Records of scene-based reasoning
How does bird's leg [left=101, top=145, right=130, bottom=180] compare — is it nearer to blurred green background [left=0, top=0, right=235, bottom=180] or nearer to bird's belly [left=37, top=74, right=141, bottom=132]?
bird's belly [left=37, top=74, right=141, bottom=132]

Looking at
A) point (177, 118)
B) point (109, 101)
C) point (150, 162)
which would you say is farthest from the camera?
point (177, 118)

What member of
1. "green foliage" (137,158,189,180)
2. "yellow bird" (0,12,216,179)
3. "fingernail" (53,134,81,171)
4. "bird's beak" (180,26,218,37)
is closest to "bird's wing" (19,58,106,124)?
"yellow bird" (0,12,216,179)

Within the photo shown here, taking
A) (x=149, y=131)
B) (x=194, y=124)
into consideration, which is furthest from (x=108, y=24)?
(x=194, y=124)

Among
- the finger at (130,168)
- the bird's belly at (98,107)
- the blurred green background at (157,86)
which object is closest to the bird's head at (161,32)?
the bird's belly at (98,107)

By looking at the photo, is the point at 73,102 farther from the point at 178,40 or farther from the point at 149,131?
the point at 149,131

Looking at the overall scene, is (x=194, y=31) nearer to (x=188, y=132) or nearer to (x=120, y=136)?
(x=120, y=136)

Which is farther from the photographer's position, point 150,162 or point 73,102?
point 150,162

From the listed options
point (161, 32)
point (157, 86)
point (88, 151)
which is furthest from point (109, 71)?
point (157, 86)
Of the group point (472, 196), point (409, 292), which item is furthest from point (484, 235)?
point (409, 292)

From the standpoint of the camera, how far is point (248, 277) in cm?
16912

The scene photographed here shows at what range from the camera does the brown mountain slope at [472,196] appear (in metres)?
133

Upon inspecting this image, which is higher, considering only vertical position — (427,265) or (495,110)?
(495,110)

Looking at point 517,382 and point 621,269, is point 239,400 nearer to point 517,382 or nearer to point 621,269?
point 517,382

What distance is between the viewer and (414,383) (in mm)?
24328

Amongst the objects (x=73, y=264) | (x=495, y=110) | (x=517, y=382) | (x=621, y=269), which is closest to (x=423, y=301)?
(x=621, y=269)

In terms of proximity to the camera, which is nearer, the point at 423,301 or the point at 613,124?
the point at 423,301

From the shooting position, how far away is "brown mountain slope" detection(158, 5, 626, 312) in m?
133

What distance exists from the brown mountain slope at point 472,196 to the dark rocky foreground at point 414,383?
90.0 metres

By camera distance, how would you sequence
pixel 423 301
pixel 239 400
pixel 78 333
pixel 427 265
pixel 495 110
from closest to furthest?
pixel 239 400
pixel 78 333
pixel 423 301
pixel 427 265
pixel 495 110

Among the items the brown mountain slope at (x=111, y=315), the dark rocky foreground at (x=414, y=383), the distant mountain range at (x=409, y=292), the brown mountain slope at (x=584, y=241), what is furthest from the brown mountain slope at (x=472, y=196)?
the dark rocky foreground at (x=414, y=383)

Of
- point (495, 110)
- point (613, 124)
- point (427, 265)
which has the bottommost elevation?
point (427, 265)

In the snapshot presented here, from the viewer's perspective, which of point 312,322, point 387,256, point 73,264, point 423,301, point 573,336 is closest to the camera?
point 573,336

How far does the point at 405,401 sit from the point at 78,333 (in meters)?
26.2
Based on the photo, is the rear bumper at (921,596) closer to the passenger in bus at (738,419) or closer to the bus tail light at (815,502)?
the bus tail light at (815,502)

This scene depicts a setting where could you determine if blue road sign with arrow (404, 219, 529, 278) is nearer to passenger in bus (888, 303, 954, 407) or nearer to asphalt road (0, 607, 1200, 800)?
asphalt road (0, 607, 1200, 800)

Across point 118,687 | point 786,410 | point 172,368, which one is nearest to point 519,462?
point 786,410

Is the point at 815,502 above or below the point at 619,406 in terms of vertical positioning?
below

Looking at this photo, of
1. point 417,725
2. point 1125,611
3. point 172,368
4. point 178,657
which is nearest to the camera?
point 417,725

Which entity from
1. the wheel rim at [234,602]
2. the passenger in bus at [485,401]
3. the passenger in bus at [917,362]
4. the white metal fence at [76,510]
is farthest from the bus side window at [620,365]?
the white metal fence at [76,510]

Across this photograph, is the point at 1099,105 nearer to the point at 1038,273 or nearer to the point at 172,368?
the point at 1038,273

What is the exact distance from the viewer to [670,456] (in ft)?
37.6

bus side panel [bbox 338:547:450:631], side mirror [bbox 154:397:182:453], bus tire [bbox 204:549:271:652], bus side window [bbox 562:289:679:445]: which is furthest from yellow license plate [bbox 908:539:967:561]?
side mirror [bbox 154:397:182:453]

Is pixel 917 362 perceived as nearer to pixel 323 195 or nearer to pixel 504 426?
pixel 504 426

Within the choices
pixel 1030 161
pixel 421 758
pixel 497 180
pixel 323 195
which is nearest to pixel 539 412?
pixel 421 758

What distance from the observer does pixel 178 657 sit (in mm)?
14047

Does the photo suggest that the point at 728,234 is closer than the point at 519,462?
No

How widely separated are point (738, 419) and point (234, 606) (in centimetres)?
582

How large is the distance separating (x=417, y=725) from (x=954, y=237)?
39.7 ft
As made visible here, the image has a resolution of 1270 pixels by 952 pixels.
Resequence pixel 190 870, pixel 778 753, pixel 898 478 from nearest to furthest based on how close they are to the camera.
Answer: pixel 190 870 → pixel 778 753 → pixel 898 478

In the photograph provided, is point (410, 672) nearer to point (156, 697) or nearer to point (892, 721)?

▶ **Brief**:
Reproduce every one of the items above word for word, leaving nothing out and changing nothing.

▶ **Output for this task**:
How does bird's leg [left=101, top=145, right=130, bottom=180] compare — is it nearer to blurred green background [left=0, top=0, right=235, bottom=180] or nearer to bird's belly [left=37, top=74, right=141, bottom=132]?
bird's belly [left=37, top=74, right=141, bottom=132]

Looking at
A) point (177, 118)
B) point (109, 101)
C) point (150, 162)
which would you say is farthest from the camera?
point (177, 118)

What member of
1. "green foliage" (137,158,189,180)
2. "yellow bird" (0,12,216,179)
3. "fingernail" (53,134,81,171)
4. "bird's beak" (180,26,218,37)
is closest to "bird's wing" (19,58,106,124)?
"yellow bird" (0,12,216,179)

Within the photo shown here, taking
A) (x=149, y=131)
B) (x=194, y=124)
into consideration, which is furthest from (x=108, y=24)?
(x=194, y=124)

Among
- the finger at (130,168)
- the bird's belly at (98,107)
- the blurred green background at (157,86)
which object is closest to the bird's head at (161,32)?
the bird's belly at (98,107)

By looking at the photo, is the point at 73,102 farther from the point at 178,40 or farther from the point at 149,131?
the point at 149,131

Looking at the overall scene, is (x=194, y=31) nearer to (x=188, y=132) or nearer to (x=120, y=136)?
(x=120, y=136)

Which is farther from the photographer's position, point 150,162 or point 73,102?
point 150,162

From the listed options
point (161, 32)
point (157, 86)
point (88, 151)
which is furthest from point (109, 71)?
point (157, 86)
Of the group point (472, 196), point (409, 292), which item is furthest from point (484, 235)?
point (409, 292)

From the standpoint of the camera, how far is point (248, 277) in cm?
16912

The scene photographed here shows at what range from the camera does the brown mountain slope at [472,196] appear (in metres)?
133

Upon inspecting this image, which is higher, considering only vertical position — (427,265) or (495,110)?
(495,110)

Looking at point 517,382 and point 621,269, is point 239,400 nearer to point 517,382 or nearer to point 621,269?
point 517,382

What distance is between the viewer and (414,383) (in mm)?
24328

Amongst the objects (x=73, y=264) | (x=495, y=110) | (x=517, y=382) | (x=621, y=269), which is closest to (x=423, y=301)?
(x=621, y=269)

In terms of proximity to the camera, which is nearer, the point at 423,301 or the point at 613,124?
the point at 423,301

From the shooting position, how far away is "brown mountain slope" detection(158, 5, 626, 312) in m?
133

What distance exists from the brown mountain slope at point 472,196 to the dark rocky foreground at point 414,383?
90.0 metres

By camera distance, how would you sequence
pixel 423 301
pixel 239 400
pixel 78 333
pixel 427 265
pixel 495 110
from closest to furthest?
pixel 239 400
pixel 78 333
pixel 423 301
pixel 427 265
pixel 495 110

Among the items the brown mountain slope at (x=111, y=315), the dark rocky foreground at (x=414, y=383), the distant mountain range at (x=409, y=292), the brown mountain slope at (x=584, y=241), what is furthest from the brown mountain slope at (x=472, y=196)?
the dark rocky foreground at (x=414, y=383)

Of
- point (495, 110)
- point (613, 124)
- point (427, 265)
which has the bottommost elevation?
point (427, 265)

In the snapshot presented here, from the viewer's perspective, which of point 312,322, point 387,256, point 73,264, point 423,301, point 573,336 is closest to the camera?
point 573,336

How far does the point at 405,401 sit from the point at 78,333 (in meters)?
26.2
Based on the photo, is the rear bumper at (921,596) closer to the passenger in bus at (738,419) or closer to the bus tail light at (815,502)?
the bus tail light at (815,502)

This scene depicts a setting where could you determine if blue road sign with arrow (404, 219, 529, 278) is nearer to passenger in bus (888, 303, 954, 407) or nearer to asphalt road (0, 607, 1200, 800)?
asphalt road (0, 607, 1200, 800)

Across point 118,687 | point 786,410 | point 172,368, which one is nearest to point 519,462?
point 786,410

Is the point at 815,502 above or below the point at 619,406 in terms of vertical positioning?
below

Looking at this photo, of
1. point 417,725
2. point 1125,611
3. point 172,368
4. point 178,657
which is nearest to the camera?
point 417,725

Which entity from
1. the wheel rim at [234,602]
2. the passenger in bus at [485,401]
3. the passenger in bus at [917,362]
4. the white metal fence at [76,510]
is farthest from the bus side window at [620,365]?
the white metal fence at [76,510]

Across this photograph, is the point at 1099,105 nearer to the point at 1038,273 or nearer to the point at 172,368?
the point at 1038,273

What is the exact distance from the viewer to [670,456] (in ft)?
37.6

bus side panel [bbox 338:547:450:631], side mirror [bbox 154:397:182:453], bus tire [bbox 204:549:271:652], bus side window [bbox 562:289:679:445]: which is furthest from yellow license plate [bbox 908:539:967:561]?
side mirror [bbox 154:397:182:453]

Is pixel 917 362 perceived as nearer to pixel 323 195 or nearer to pixel 504 426?
pixel 504 426

Within the choices
pixel 1030 161
pixel 421 758
pixel 497 180
pixel 323 195
which is nearest to pixel 539 412?
pixel 421 758

What distance from the observer does pixel 178 657 sit (in mm)?
14047

Does the photo suggest that the point at 728,234 is closer than the point at 519,462?
No

How widely separated are point (738, 419) and point (234, 606) (in centimetres)?
582

How large is the distance separating (x=417, y=725) from (x=954, y=237)?
39.7 ft
As made visible here, the image has a resolution of 1270 pixels by 952 pixels.
Resequence pixel 190 870, pixel 778 753, pixel 898 478 from nearest to furthest based on how close they are to the camera.
Answer: pixel 190 870 → pixel 778 753 → pixel 898 478

In the photograph provided, is point (410, 672) nearer to point (156, 697) or nearer to point (892, 721)?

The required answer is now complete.